> _EXERCISE DESCRIPTION_: Count how many lines in the material below contain the string "pyautogui". Reply with the number alone.

[Items from a data source]
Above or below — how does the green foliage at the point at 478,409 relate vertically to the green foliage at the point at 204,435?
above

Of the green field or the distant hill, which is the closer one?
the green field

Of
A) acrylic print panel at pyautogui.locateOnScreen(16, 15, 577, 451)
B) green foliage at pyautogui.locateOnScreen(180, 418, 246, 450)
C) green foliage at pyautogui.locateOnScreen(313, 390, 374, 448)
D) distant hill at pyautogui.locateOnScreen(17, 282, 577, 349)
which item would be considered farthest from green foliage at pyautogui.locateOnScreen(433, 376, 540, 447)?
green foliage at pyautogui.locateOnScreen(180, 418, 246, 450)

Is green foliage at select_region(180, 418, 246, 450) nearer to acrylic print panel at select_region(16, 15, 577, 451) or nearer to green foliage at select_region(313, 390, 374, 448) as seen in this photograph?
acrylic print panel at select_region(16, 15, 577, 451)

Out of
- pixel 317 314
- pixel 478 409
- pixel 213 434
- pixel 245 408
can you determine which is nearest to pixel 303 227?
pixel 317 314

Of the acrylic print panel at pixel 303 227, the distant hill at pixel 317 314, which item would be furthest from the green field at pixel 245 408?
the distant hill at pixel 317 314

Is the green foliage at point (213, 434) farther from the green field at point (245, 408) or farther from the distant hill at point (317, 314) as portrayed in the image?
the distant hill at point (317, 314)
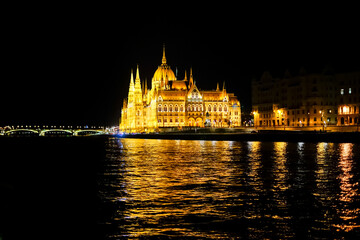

> _RESULT_: 6